It’s Monday morning. I am trying hard to avoid distractions. I close my Gmail window. I make a list of the key goals I want to accomplish this week. I get ready for the P2PU office hour, which is our way to briefly check-in on Monday mornings.
And then a question about CC licenses derails everything. Again. We’ve been here before. And before that. We’ve been here enough times that a little rant is justified.
The fact that it is so difficult to understand how the open licenses play with each other, is a sign that the whole system is deeply dysfunctional. It’s a huge waste of time and energy.
This morning we searched the webs for a picture to include in an upcoming report. We assumed that CC BY was ok, even though the report would be licensed as CC BY SA.
When P2PU chose CC BY SA as our default license, we did so mainly for three reasons: (1) So we could include Wikipedia materials, which are licensed CC BY SA, in P2PU courses. (2) So we could include other more liberally (CC BY) licensed materials in our courses. (3) We thought CC BY SA would provide an extra layer of protection for the materials contributed by our users. (The third point is not relevant to the discussion today).

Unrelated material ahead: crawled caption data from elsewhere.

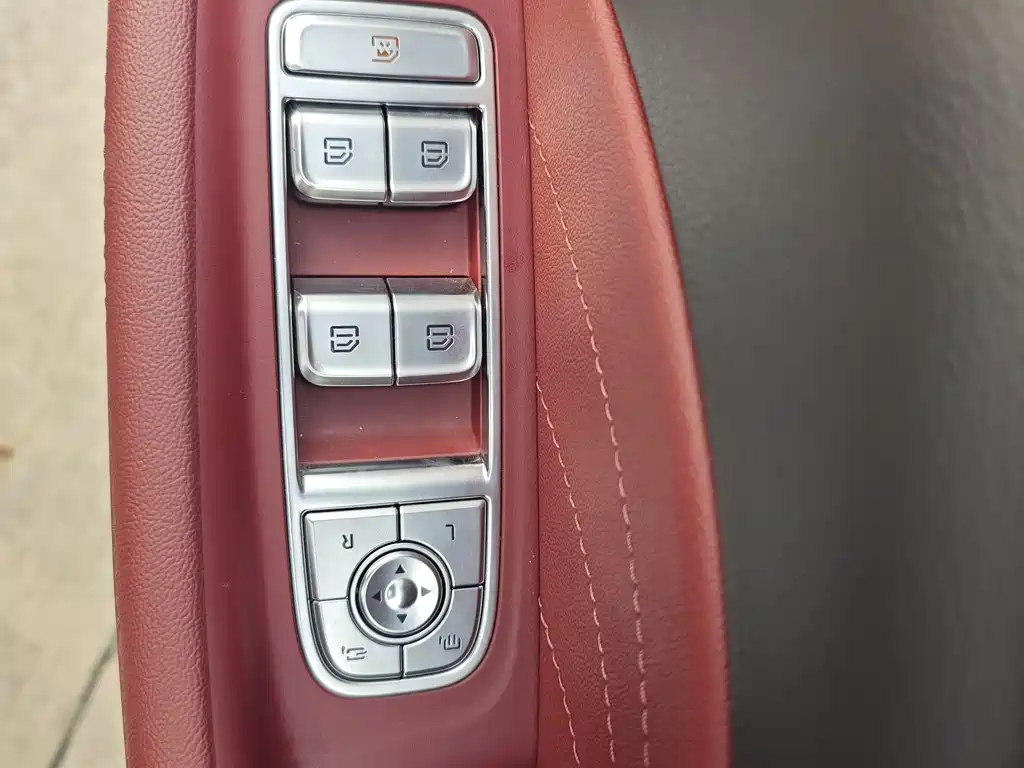 HONGQI H5 2023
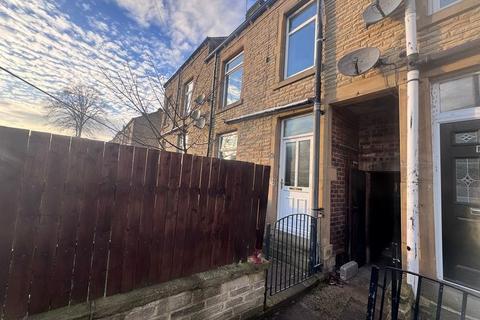 2 bedroom terraced house to rent, Yews Hill Road, Huddersfield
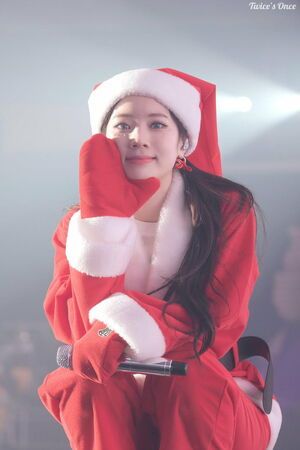 Photo : Santa Dahyun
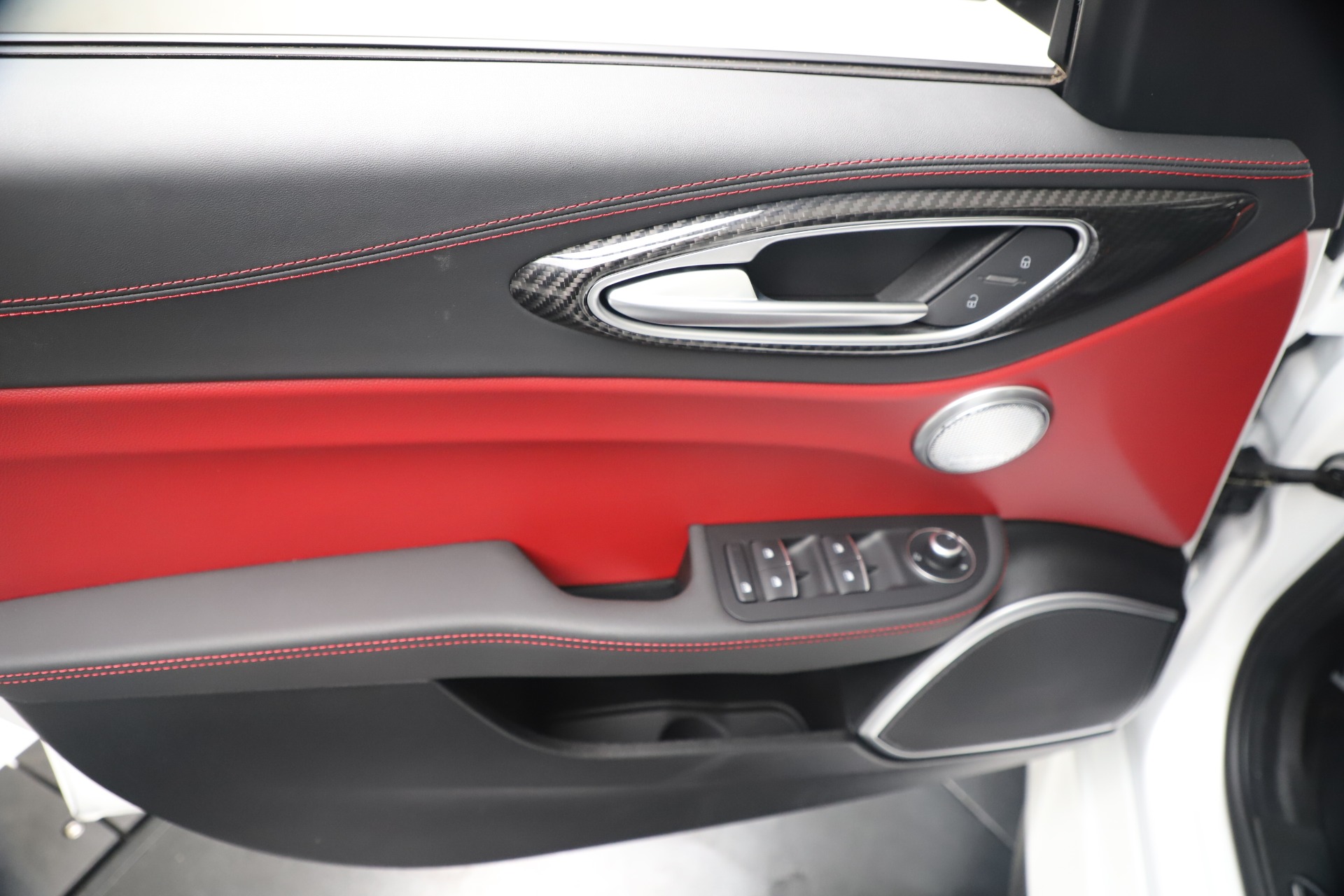 New-2019-Alfa-Romeo-Giulia-Quadrifoglio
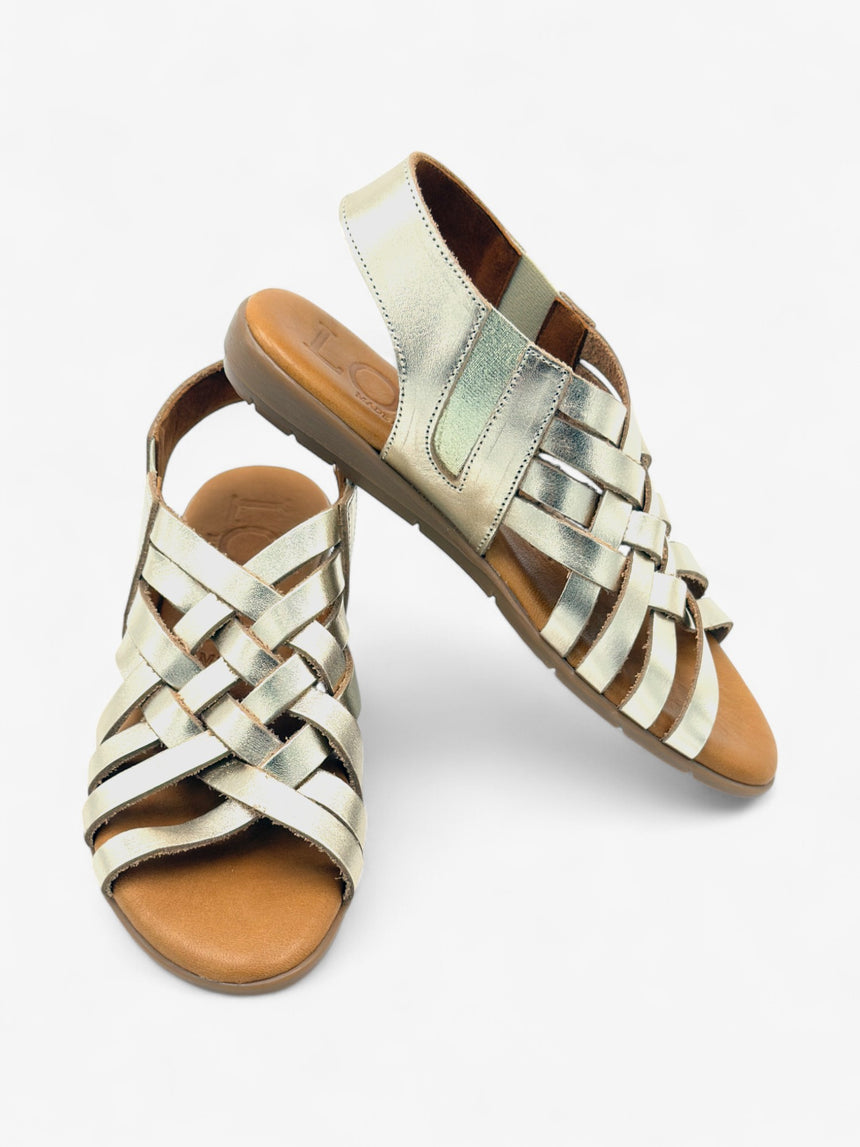 Sandalia plana trenzada Granadella color dorado LOLA ALMAGRO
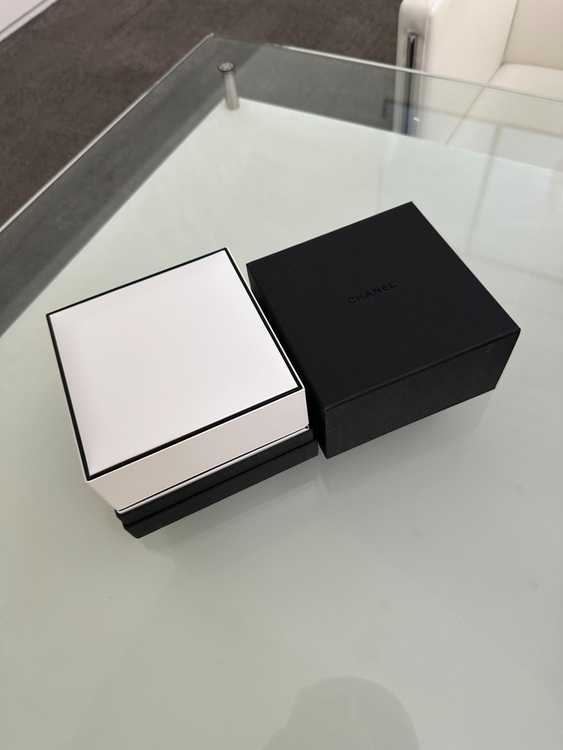 J12（高級時計）の商品画像 - 査定依頼日：2025年6月22日 - 最高査定価格：680,000円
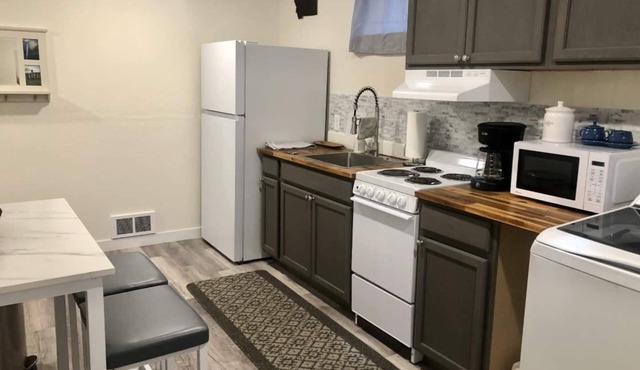 Welcome to Big Sky 3 - Midtown Guest Suite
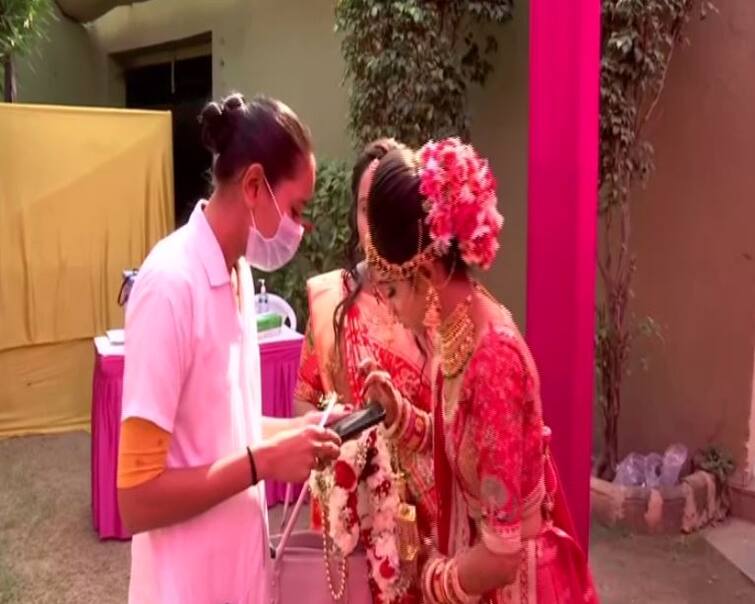 Ahmedabad Municipal Corporation gives  Covid-19 vaccination jabs at weddings Wedding Vaccines :  పెళ్లికెళ్తే వ్యాక్సిన్ సర్టిఫికెట్ మస్ట్.. లేకపోతే ఏం జరుగుతుందో తెలుసా ?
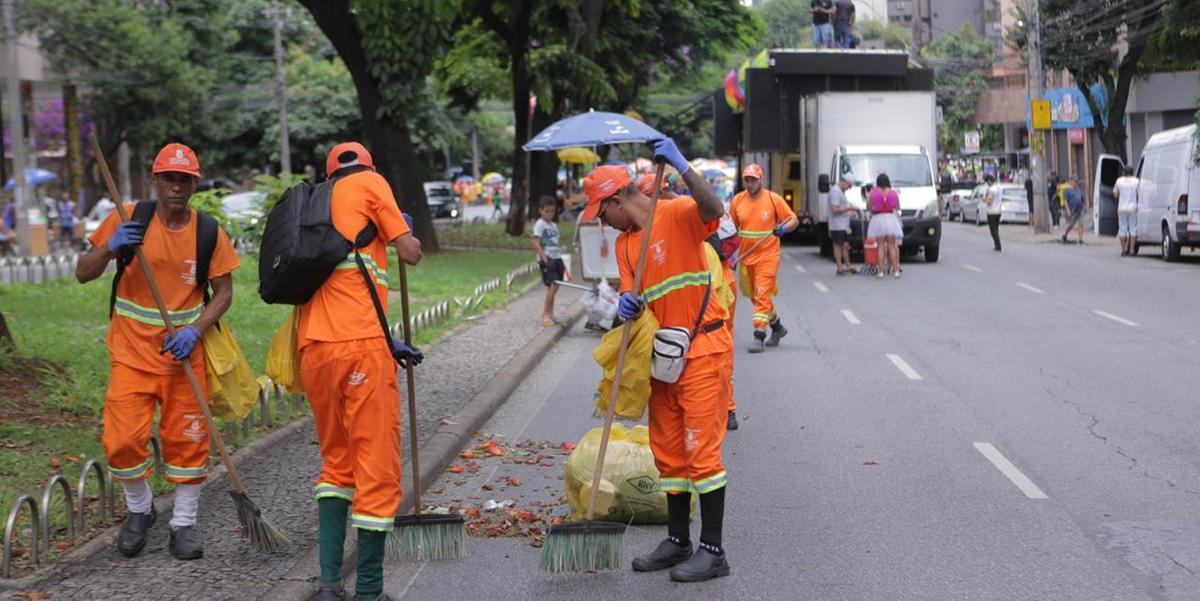 Mais de 1,4 mil garis estiveram nas ruas para garantir a limpeza das ruas durante o Carnaval em BH este ano (Fernando Michel / Hoje em Dia)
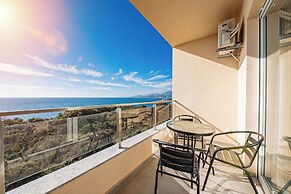 ARA Lux Apartments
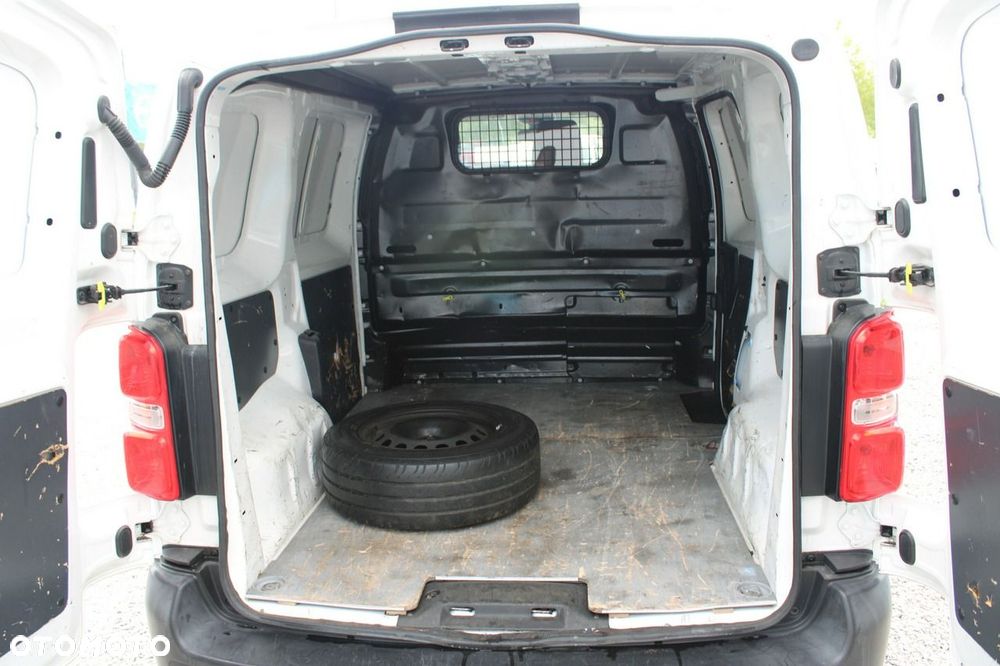Toyota ProAce - 12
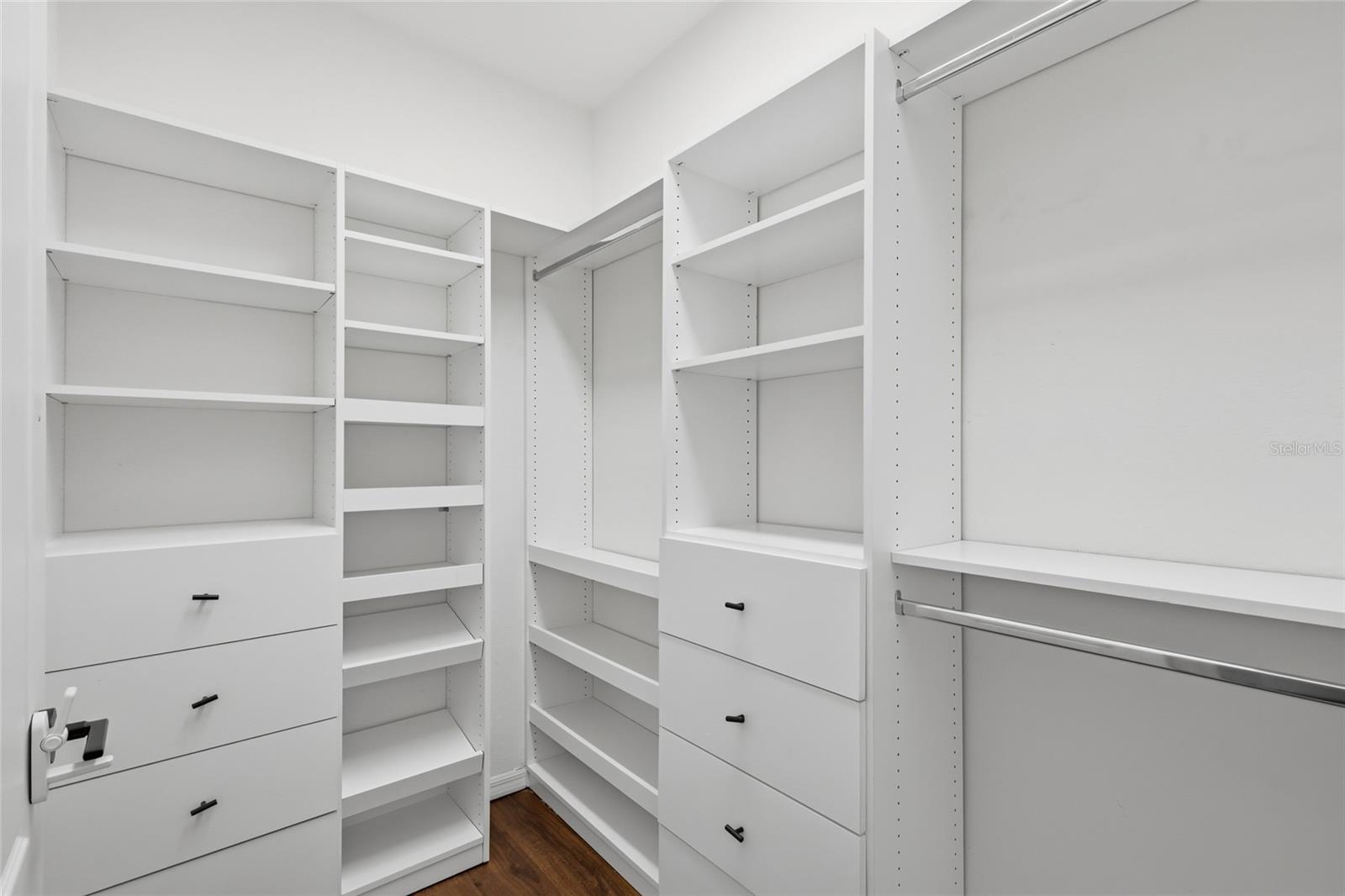 Image 28 of 67 For 11502 Autumn Leaf Way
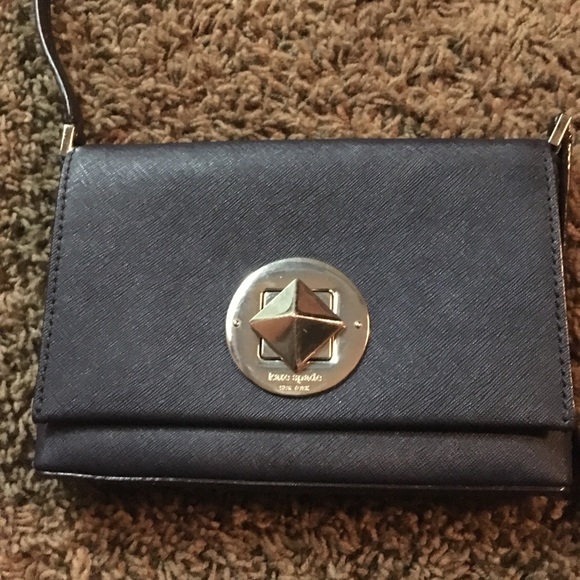SOLD Authentic Kate Spade Crossbody turn lock purse - Picture 3 of 8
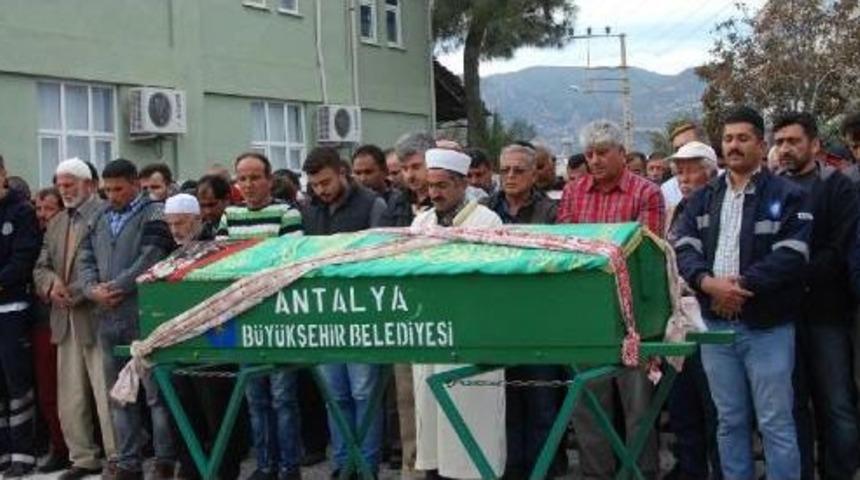 Kaza, 2 Aylık Evli &Ccedil;ifti Ayırdı (2)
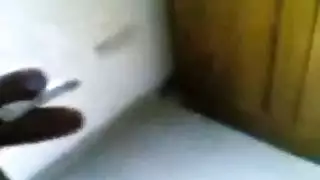 سكس عراقية – تستحمى وتنزع لبسها لتستعد لنيك فجأ…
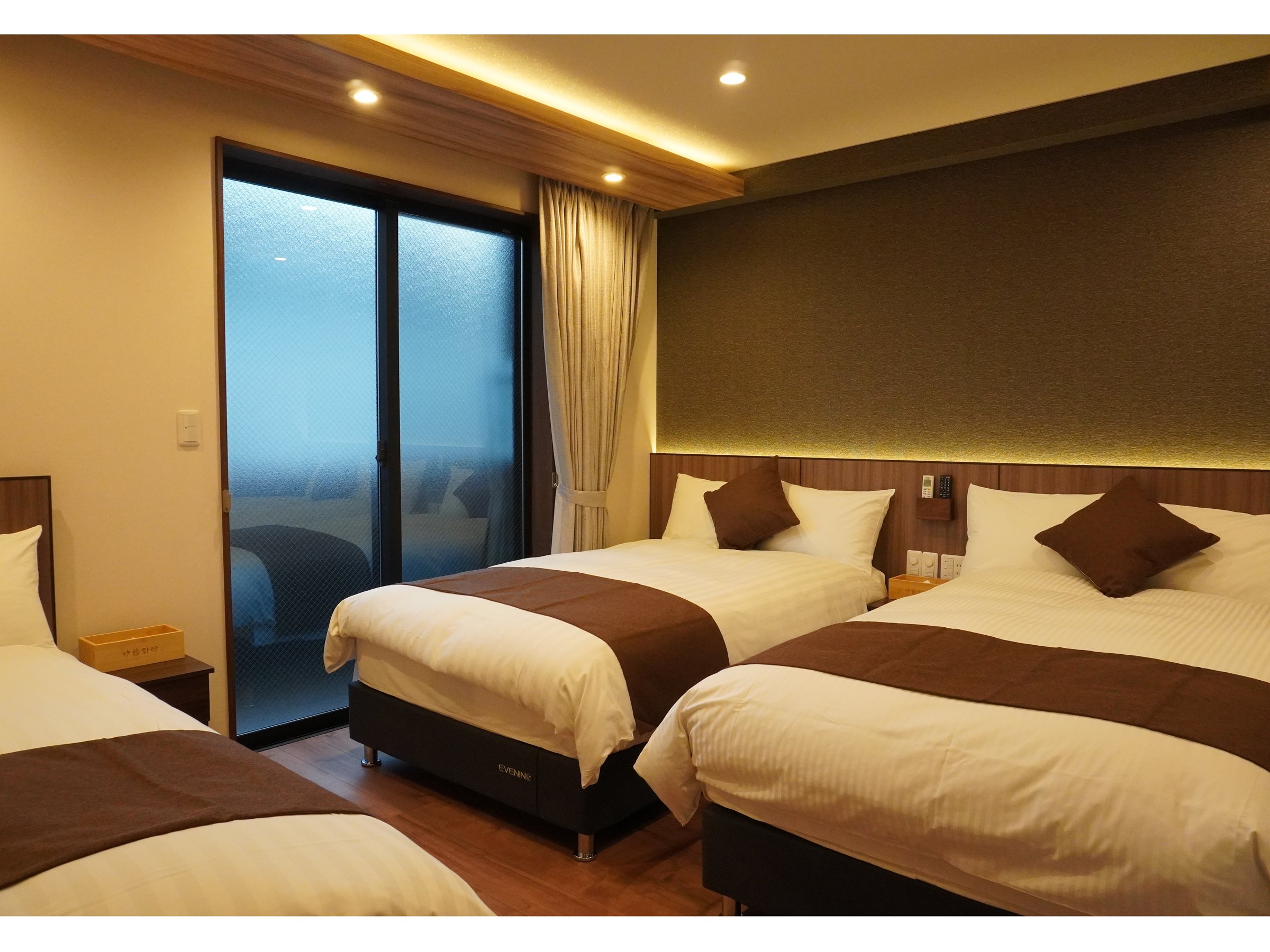 2�`�SF�@�Q���P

Back to this morning, when we noticed that the CC BY legal code states that “You may Distribute or Publicly Perform the Work only under the terms of this License.” To the non-legal eye that seems to say, you have to always license downstream works as CC-BY. Which is different from what we thought.
Quick question to the twitter verse supported our original reading of the license, e.g. we can combine CC BY licensed materials with our content and license the result as CC BY SA. Or maybe it just shows that others are also confused.
The details of what’s possible and what’s not are actually not relevant to my point. What’s important is that we spend (waste) our time trying to figure out how the different open licenses play together.
Yet, we are all on the side of open, and ultimately our positions are much closer to each other than to the opposite side of the spectrum, e.g. all rights reserved. How can we get over the subtle differences in our positions, and work together to pick the real fight. It’s like endless arguments with your neighbor while the landlord gets ready to evict both of you.
Can we (on the open side) not just compromise and pick one license, either CC BY or CC BY SA and then there is only one choice to make: all-rights-reserved or open. It will be clear what open means.
I would love to see Creative Commons reboot and support only one license.